▶ **ABOUT THIS TASK**
Reproduce precisely the lines of the listing below, starting with the line that contains "common name: eastern gray squirrel" and stopping after the line that contains "common name: bushbuck"; include nothing else.

== Segment start ==

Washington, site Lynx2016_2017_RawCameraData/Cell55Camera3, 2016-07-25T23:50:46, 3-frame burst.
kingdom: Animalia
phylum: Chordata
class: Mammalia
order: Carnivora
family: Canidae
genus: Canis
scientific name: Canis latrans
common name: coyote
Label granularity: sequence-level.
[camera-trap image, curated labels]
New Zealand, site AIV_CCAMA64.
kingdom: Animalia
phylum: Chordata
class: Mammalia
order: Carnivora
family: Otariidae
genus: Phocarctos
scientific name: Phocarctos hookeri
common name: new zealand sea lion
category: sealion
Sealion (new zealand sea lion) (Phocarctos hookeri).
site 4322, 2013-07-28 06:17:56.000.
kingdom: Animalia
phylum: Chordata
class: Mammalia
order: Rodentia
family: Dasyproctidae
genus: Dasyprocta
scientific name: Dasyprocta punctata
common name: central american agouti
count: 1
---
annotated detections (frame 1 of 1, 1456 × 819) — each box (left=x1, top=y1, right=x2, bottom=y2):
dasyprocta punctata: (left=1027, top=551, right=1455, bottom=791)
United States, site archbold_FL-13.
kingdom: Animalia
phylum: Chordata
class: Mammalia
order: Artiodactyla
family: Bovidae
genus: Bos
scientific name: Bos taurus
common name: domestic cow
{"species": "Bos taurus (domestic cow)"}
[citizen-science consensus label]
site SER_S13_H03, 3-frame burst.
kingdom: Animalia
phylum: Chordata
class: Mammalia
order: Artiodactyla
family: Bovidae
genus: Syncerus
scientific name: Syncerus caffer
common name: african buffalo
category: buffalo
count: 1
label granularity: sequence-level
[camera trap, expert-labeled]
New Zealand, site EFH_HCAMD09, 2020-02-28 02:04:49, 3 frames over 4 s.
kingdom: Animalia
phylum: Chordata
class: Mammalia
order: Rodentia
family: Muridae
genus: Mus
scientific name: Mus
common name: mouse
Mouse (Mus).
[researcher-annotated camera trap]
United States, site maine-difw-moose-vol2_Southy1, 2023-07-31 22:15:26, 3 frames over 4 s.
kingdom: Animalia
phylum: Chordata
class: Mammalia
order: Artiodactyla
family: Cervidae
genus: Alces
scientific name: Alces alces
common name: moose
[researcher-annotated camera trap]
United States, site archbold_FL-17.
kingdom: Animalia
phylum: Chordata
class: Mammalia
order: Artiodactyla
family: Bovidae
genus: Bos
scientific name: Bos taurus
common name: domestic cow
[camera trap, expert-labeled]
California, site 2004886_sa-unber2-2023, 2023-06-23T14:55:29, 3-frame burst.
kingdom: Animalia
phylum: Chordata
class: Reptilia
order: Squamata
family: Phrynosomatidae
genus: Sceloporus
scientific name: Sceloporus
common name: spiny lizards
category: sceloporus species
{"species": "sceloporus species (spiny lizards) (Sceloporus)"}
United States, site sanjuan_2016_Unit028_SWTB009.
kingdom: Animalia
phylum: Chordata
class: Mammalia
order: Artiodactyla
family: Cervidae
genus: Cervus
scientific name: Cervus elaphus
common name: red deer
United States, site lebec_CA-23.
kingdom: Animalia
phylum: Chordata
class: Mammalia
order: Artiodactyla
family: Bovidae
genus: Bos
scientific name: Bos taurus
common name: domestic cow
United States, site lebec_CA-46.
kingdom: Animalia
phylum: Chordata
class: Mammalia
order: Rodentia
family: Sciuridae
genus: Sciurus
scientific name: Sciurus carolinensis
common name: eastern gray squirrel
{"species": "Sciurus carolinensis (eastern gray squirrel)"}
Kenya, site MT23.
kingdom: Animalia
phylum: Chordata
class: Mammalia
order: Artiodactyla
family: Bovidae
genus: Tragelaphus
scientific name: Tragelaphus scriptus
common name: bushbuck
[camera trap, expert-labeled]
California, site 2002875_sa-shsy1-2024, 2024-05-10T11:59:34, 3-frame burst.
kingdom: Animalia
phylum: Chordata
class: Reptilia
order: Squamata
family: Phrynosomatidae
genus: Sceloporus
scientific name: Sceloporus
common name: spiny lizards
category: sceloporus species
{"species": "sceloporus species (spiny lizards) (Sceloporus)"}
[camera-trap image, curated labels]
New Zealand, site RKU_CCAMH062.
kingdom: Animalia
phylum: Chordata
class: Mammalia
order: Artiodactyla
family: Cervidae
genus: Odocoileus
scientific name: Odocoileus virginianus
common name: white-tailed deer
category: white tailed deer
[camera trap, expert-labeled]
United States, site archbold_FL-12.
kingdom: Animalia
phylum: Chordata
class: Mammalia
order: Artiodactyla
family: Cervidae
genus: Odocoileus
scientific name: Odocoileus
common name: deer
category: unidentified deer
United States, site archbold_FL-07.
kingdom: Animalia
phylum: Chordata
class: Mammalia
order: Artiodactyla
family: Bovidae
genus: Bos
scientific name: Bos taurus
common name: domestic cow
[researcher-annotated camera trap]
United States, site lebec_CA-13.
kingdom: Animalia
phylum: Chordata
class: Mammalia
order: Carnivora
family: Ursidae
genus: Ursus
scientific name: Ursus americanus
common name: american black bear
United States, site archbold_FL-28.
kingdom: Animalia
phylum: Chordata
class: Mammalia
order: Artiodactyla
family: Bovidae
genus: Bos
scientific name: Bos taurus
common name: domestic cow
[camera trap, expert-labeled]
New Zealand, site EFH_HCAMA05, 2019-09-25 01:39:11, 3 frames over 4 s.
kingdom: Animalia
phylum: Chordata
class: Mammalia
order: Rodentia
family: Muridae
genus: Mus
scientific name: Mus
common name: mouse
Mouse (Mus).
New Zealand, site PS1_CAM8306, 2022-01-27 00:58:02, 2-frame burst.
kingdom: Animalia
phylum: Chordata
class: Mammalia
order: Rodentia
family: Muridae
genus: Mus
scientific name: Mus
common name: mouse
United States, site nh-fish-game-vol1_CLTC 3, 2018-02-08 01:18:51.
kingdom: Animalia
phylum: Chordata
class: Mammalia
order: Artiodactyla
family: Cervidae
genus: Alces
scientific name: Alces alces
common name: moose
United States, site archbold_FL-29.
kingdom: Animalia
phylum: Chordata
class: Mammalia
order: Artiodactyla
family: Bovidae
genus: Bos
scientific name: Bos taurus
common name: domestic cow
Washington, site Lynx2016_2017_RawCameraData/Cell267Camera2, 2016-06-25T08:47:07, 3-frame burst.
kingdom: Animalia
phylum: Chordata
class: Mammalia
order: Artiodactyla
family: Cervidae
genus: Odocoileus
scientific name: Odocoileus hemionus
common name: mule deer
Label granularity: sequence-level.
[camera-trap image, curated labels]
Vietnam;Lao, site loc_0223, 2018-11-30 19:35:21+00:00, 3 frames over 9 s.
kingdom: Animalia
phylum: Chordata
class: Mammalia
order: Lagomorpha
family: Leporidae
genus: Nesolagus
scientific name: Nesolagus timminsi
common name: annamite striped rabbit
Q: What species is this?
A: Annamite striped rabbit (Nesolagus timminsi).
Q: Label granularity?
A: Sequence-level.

== Segment end ==

▶ **WRITTEN REPLY**
common name: eastern gray squirrel
{"species": "Sciurus carolinensis (eastern gray squirrel)"}
Kenya, site MT23.
kingdom: Animalia
phylum: Chordata
class: Mammalia
order: Artiodactyla
family: Bovidae
genus: Tragelaphus
scientific name: Tragelaphus scriptus
common name: bushbuck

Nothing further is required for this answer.